What you need to do: Scale the lines from the one with "lowest position vertically?" up to and including the last line of the rows, and give them all again, requests included. Multiply every number in the answers, both coordinates and distances, by 0.2, round each to a whole number with halves going up, and leave the pictures out.

Extracted entries:

____________________

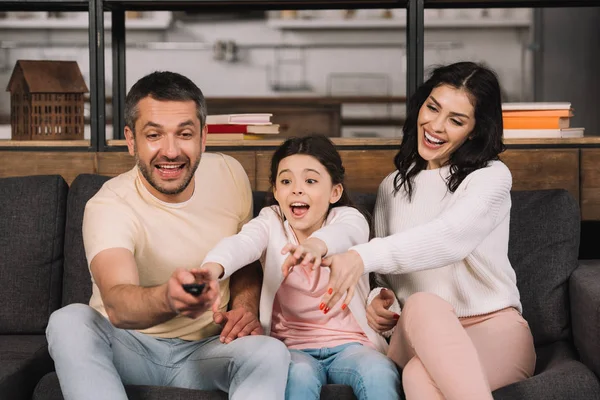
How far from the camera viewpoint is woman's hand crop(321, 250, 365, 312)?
1583 millimetres

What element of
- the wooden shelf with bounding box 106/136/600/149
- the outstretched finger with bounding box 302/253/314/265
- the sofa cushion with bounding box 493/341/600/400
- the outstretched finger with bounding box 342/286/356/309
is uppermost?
the wooden shelf with bounding box 106/136/600/149

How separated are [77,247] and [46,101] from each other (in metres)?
→ 0.63

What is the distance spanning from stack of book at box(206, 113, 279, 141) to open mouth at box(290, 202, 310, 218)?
63cm

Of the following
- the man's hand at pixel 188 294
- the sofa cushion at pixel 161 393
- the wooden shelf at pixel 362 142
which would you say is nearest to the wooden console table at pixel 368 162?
the wooden shelf at pixel 362 142

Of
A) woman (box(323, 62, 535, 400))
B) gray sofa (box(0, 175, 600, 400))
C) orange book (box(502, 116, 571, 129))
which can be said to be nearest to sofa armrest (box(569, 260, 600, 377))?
gray sofa (box(0, 175, 600, 400))

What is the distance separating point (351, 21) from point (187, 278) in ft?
13.0

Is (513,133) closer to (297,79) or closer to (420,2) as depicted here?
(420,2)

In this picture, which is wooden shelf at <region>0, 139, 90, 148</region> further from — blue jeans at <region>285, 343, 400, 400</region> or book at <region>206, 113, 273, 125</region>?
blue jeans at <region>285, 343, 400, 400</region>

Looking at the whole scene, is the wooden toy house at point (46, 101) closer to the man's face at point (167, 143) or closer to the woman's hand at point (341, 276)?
the man's face at point (167, 143)

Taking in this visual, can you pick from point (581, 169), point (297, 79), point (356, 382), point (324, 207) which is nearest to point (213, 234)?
point (324, 207)

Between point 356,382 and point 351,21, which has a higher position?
point 351,21

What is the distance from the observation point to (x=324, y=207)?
1.98 metres

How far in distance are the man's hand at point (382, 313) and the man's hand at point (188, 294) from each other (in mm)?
579

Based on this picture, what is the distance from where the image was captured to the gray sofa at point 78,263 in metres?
2.08
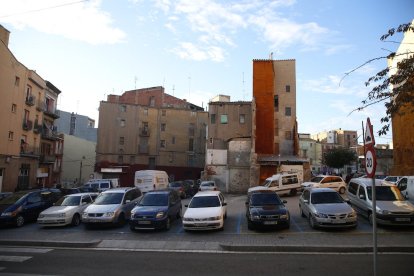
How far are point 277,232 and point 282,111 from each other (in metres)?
38.5

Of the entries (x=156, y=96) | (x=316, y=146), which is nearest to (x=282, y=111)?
(x=156, y=96)

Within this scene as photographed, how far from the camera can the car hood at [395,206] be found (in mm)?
13844

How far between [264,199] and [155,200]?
5.08 metres

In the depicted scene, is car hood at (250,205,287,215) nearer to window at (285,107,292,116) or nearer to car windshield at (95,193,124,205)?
car windshield at (95,193,124,205)

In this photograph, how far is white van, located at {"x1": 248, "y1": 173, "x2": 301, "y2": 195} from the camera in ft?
102

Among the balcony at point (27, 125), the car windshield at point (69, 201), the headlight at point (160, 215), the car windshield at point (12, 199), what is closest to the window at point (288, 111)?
the balcony at point (27, 125)

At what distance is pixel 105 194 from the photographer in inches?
707

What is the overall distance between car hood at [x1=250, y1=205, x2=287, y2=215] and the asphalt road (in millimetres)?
3208

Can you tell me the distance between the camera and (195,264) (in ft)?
33.8

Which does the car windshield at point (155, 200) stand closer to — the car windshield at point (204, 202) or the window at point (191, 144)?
the car windshield at point (204, 202)

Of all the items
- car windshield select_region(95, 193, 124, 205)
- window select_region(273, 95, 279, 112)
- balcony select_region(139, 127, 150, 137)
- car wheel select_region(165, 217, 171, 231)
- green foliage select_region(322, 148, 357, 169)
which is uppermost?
window select_region(273, 95, 279, 112)

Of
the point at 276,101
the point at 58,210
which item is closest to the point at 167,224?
the point at 58,210

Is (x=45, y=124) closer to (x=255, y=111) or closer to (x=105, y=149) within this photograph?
(x=105, y=149)

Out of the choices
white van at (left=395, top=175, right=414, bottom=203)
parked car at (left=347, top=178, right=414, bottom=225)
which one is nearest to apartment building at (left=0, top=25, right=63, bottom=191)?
parked car at (left=347, top=178, right=414, bottom=225)
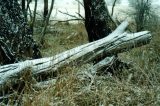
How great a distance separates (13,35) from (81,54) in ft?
2.54

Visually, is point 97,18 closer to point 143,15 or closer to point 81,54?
point 81,54

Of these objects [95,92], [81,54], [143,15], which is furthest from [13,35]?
[143,15]

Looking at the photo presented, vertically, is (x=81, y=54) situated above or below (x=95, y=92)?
above

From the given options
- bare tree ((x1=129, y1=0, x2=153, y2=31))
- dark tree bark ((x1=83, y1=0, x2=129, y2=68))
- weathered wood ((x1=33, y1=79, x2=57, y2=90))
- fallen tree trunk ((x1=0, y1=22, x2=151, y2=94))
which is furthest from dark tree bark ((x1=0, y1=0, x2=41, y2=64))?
bare tree ((x1=129, y1=0, x2=153, y2=31))

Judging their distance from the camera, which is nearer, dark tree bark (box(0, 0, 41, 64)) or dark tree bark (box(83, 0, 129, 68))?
dark tree bark (box(0, 0, 41, 64))

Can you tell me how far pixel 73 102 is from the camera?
330 centimetres

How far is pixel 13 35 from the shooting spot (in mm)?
4125

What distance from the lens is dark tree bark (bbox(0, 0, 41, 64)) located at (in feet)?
13.2

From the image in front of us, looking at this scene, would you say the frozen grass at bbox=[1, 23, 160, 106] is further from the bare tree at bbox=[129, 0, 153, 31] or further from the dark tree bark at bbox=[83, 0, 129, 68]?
the bare tree at bbox=[129, 0, 153, 31]

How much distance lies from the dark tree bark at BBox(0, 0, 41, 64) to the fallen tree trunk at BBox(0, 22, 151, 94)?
1.67ft

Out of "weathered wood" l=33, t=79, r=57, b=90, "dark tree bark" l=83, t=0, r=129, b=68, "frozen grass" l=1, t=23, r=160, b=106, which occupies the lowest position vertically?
"frozen grass" l=1, t=23, r=160, b=106

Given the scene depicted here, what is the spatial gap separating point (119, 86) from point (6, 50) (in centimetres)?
121

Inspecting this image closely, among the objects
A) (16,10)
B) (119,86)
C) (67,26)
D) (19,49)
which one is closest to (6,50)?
(19,49)

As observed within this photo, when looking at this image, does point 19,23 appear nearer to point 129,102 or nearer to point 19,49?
point 19,49
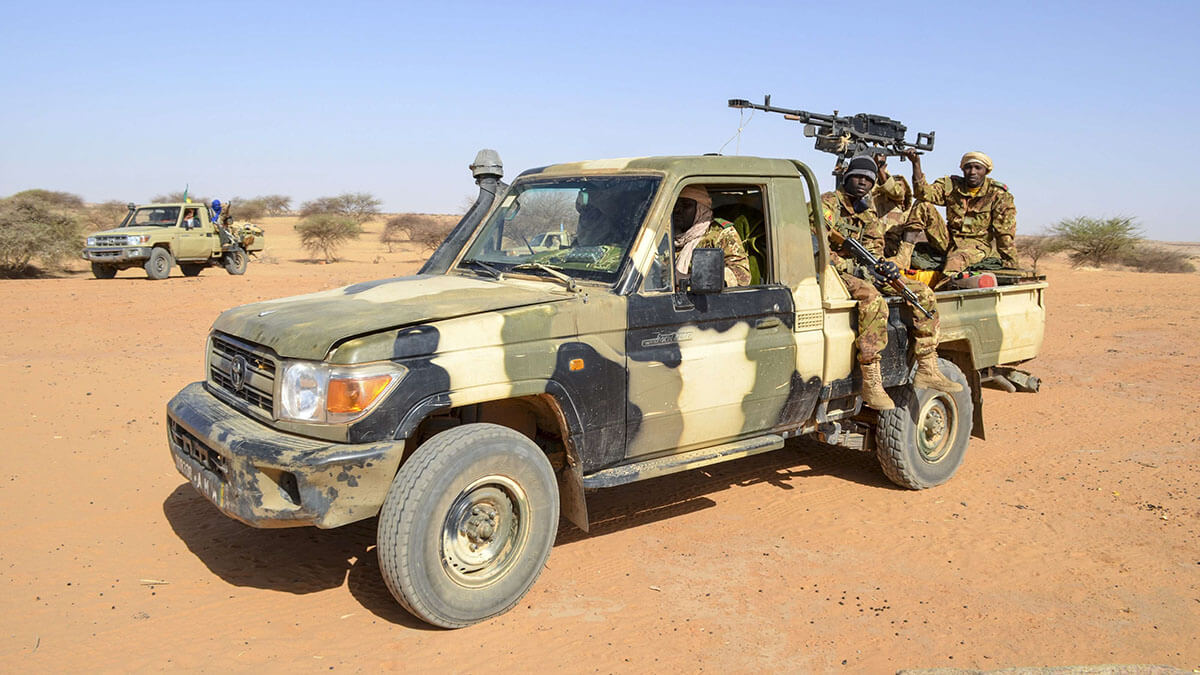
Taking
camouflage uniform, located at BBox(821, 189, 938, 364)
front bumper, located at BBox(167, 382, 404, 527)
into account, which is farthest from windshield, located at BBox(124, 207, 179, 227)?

____________________

The response:
Out of "weathered wood" l=33, t=79, r=57, b=90, "dark tree bark" l=83, t=0, r=129, b=68, "frozen grass" l=1, t=23, r=160, b=106, which occupies the lowest position vertically?
"frozen grass" l=0, t=5, r=32, b=21

Given the scene depicted here, what is the spatial gap separating point (119, 86) from point (6, 50) (in centimetres)?
24

Inspecting this image closely, among the objects
A) (16,10)
B) (119,86)
C) (67,26)
D) (19,49)
which one is closest to (6,50)?
(4,10)

As observed within this photo, when looking at this image, does point 19,23 appear nearer to point 129,102 or nearer to point 19,49?
point 4,10
Taking
camouflage uniform, located at BBox(821, 189, 938, 364)
front bumper, located at BBox(167, 382, 404, 527)
into account, which is farthest from windshield, located at BBox(124, 207, 179, 227)?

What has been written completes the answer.